## Text Classification for Active vs. Passive Voice Detection

In [148]:
# Packages

import pandas as pd

from sklearn.model_selection import train_test_split
from sklearn.feature_extraction.text import CountVectorizer

from sklearn.linear_model import LogisticRegression
from sklearn.svm import SVC
from sklearn.tree import DecisionTreeClassifier
from sklearn.metrics import accuracy_score


In [149]:
# Data

df = pd.read_csv('active_passive dataset.csv')

In [150]:
data=df
df.head()


Unnamed: 0,id,sentence,voice
0,1,The chef prepares the meal.,Active
1,2,The teacher explains the lesson clearly.,Active
2,3,The gardener waters the plants every morning.,Active
3,4,The kids play soccer in the park.,Active
4,5,The author wrote a thrilling novel.,Active


### Pre-Processing

In [151]:
df.isnull().sum()   

id          0
sentence    0
voice       0
dtype: int64

In [152]:
# Remove punctuation and convert to lowercase

def clean(text):
    text = re.sub(r'[^\w\s]', '', text)
    text = text.lower()
    return text

In [153]:
data['sentence'] = data['sentence'].apply(clean)

In [154]:
data['sentence'].head()

0                      the chef prepares the meal
1         the teacher explains the lesson clearly
2    the gardener waters the plants every morning
3                the kids play soccer in the park
4              the author wrote a thrilling novel
Name: sentence, dtype: object

In [155]:
# Create Dummy Variable

data = pd.get_dummies(data, columns=['voice'], drop_first=True)

In [156]:
data.head(1)

Unnamed: 0,id,sentence,voice_Passive
0,1,the chef prepares the meal,False


In [157]:
data['voice_Passive'] = data['voice_Passive'].astype(int)

In [158]:
data.head(1)

Unnamed: 0,id,sentence,voice_Passive
0,1,the chef prepares the meal,0


In [159]:
data.tail(1)

Unnamed: 0,id,sentence,voice_Passive
39,40,the assignment is submitted on time by the stu...,1


### Train, Validate and Test Spliting

In [160]:
# Declair x and y

x = data['sentence']
y = data['voice_Passive']

In [161]:
# Split Data

x_train, x_tmp, y_train, y_tmp = train_test_split(x, y, train_size=0.6, random_state= 51)

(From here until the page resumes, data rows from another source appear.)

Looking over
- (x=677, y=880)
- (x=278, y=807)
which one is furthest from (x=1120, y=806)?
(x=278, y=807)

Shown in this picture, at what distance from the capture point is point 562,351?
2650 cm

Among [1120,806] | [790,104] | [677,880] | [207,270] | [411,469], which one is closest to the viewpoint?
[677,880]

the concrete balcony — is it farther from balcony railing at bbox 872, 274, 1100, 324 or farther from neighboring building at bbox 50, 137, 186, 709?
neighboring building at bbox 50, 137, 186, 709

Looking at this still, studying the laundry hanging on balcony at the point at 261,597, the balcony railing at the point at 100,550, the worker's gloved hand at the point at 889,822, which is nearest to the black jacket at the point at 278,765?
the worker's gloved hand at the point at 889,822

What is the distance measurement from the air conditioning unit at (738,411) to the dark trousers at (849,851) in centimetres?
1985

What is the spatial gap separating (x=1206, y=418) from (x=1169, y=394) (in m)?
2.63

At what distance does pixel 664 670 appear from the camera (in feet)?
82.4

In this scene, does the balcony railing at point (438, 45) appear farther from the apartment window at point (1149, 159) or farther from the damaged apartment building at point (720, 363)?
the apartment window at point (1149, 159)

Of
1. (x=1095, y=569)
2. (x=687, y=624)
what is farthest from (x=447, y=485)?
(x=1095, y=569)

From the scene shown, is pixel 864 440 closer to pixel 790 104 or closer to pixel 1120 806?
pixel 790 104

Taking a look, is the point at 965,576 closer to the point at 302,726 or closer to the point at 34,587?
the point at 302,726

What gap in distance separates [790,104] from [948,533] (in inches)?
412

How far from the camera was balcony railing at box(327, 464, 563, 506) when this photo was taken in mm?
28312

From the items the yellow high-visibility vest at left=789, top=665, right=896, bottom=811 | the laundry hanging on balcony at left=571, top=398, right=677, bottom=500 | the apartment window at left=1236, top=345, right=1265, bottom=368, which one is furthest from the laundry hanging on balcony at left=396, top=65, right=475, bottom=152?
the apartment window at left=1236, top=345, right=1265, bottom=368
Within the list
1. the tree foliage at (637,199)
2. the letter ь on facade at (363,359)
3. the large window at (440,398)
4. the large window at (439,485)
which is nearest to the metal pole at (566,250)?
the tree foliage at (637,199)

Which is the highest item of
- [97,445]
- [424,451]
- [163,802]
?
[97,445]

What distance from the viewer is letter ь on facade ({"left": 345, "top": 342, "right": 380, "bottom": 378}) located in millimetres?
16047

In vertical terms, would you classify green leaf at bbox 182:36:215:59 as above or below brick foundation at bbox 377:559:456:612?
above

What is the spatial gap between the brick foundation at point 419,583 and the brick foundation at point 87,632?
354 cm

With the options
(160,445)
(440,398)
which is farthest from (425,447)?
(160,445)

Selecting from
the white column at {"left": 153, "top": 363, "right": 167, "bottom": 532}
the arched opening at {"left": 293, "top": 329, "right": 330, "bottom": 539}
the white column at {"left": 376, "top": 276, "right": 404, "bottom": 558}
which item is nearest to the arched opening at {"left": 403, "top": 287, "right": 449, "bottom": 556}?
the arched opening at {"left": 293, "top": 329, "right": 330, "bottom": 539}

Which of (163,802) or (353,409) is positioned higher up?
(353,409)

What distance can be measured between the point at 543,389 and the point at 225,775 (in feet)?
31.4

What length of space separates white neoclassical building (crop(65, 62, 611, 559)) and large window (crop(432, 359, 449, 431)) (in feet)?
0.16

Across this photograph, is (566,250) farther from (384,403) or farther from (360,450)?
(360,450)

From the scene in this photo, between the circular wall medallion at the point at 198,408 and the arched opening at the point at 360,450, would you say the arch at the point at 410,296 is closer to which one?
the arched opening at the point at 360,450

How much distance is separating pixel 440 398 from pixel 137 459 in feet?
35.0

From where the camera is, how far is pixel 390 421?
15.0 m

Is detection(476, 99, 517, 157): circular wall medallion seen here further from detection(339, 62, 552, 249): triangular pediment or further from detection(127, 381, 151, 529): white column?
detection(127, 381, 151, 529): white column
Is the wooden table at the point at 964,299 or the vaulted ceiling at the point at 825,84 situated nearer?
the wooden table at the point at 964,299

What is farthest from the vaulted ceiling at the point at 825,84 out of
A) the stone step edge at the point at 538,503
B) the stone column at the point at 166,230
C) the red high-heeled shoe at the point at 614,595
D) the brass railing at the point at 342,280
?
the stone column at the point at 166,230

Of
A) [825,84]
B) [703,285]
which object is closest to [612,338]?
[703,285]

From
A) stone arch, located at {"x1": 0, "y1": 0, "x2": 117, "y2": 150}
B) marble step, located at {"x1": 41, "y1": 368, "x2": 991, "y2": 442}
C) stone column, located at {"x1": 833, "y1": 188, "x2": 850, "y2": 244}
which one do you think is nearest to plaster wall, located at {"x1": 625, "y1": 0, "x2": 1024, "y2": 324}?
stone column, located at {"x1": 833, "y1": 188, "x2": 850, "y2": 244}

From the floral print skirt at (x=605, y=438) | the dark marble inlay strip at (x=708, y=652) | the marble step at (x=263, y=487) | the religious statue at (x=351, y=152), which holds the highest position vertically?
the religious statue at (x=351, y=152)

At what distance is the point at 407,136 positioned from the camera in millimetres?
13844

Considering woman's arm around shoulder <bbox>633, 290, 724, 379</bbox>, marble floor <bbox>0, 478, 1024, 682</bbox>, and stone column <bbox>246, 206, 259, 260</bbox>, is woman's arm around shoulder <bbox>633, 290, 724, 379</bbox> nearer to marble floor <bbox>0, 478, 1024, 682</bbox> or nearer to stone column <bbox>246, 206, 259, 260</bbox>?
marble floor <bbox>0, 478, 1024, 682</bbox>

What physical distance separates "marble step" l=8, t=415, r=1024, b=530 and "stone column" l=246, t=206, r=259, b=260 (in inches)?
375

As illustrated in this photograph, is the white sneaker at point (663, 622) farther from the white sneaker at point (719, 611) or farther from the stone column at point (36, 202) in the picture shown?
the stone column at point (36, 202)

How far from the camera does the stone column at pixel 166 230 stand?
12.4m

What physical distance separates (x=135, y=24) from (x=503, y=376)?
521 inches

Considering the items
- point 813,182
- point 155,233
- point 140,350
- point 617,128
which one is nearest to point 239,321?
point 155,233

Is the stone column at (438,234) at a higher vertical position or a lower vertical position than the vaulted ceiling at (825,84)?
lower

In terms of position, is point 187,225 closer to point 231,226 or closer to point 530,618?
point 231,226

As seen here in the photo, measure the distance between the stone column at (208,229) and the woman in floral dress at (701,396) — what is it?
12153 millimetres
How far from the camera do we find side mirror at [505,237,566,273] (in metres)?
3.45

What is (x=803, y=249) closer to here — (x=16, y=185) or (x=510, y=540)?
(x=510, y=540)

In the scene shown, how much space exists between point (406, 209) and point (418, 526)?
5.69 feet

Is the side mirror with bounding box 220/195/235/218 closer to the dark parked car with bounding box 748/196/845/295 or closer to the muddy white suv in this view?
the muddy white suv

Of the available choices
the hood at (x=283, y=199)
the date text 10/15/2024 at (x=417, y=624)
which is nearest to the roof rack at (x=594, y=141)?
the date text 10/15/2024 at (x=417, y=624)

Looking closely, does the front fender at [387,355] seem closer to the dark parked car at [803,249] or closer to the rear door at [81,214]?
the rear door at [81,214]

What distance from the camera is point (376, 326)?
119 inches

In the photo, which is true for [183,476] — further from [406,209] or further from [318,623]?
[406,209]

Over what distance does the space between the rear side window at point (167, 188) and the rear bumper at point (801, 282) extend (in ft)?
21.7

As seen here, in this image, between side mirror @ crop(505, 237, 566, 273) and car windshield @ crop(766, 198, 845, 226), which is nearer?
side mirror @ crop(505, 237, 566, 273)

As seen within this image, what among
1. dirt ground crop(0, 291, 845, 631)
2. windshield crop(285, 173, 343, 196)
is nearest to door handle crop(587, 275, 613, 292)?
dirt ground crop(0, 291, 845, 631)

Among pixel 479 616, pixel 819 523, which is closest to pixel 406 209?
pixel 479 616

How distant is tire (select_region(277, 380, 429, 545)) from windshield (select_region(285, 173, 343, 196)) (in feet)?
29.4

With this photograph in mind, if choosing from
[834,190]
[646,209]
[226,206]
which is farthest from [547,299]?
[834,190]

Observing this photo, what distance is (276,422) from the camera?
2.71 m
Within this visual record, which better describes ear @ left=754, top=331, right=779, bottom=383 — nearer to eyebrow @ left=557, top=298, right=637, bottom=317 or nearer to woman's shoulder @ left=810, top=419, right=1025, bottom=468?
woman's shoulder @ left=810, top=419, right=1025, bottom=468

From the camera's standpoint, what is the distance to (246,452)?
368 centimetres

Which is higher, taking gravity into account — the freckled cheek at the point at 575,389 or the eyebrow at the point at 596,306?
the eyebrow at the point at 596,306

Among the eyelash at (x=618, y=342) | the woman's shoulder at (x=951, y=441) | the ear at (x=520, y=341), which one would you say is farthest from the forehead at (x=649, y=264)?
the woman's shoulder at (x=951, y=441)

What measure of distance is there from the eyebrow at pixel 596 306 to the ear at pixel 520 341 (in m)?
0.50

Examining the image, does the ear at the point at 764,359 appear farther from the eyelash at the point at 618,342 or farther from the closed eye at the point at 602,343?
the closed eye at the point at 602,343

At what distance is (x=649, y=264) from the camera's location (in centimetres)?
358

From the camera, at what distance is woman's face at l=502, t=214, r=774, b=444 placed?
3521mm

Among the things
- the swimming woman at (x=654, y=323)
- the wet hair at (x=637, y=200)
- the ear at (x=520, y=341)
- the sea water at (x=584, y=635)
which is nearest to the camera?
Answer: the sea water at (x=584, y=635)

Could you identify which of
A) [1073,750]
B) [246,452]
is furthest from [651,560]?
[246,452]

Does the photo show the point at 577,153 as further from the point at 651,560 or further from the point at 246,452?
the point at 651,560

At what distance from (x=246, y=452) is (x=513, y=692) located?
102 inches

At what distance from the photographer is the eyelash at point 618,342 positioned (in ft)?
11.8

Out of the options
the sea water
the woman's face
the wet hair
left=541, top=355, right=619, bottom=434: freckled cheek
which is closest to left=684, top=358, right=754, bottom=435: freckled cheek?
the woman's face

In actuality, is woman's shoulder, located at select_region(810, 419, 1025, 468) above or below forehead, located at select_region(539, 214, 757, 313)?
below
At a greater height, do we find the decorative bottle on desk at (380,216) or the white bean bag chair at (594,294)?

x_val, x_test, y_val, y_test = train_test_split(x_tmp, y_tmp, test_size=0.5, random_state= 51)

### Vectorization

In [162]:
Vectorizer = CountVectorizer()

In [163]:
x_train_v = Vectorizer.fit_transform(x_train)
x_val_v = Vectorizer.transform(x_val)
x_test_v = Vectorizer.transform(x_test)

### Classifier Models

In [164]:
# Logistic Regression

logit = LogisticRegression()
logit.fit(x_train_v, y_train)

In [165]:
y_pred = logit.predict(x_val_v)

In [166]:
score = accuracy_score(y_val, y_pred)
score

1.0

In [167]:
# Support Vector Machine

svc = SVC()
svc.fit(x_train_v, y_train)

In [168]:
y_pred = svc.predict(x_val_v)

In [169]:
score = accuracy_score(y_val, y_pred)
score

1.0

In [170]:
# DecisionTree

tree = DecisionTreeClassifier()
tree.fit(x_train_v, y_train)

In [171]:
y_pred = tree.predict(x_val_v)

In [172]:
score = accuracy_score(y_val, y_pred)
score

1.0

In [173]:
# All the above model Logistic Regression, SVC and Decission Tree Classifier gives 100% accuracy. So we can choose any model 
# I am going to choose Decission Tree

### Test Prediction

In [174]:
test_predict = tree.predict(x_test_v)

In [175]:
score = accuracy_score(y_test, test_predict)
score

1.0

#### Side by side Checking Actual vs Predicted

In [176]:
side_by_side = pd.DataFrame(y_test)
side_by_side['Predicted_voice_passive'] = test_predict

In [177]:
side_by_side

Unnamed: 0,voice_Passive,Predicted_voice_passive
11,0,0
2,0,0
14,0,0
18,0,0
34,1,1
15,0,0
0,0,0
23,1,1


### Custom Testing

In [178]:
vect = pickle.load(open('vectorizer.pkl', 'rb'))
model = pickle.load(open('model.pkl', 'rb'))

In [179]:
text1 = 'I programmed this app'
text2 = 'This app is programmed by me'

In [180]:
text_list = [text1, text2]

In [181]:
def testing(text):
    text_v = vect.transform([text])
    result = model.predict(text_v)

    if result == 1:
        return f'{text}  :  Passive'
    else:
        return f'{text}  :  Active'

In [182]:
for text in text_list:
    print(testing(text))

I programmed this app  :  Active
This app is programmed by me  :  Passive


In [183]:
# This Predicted Accurately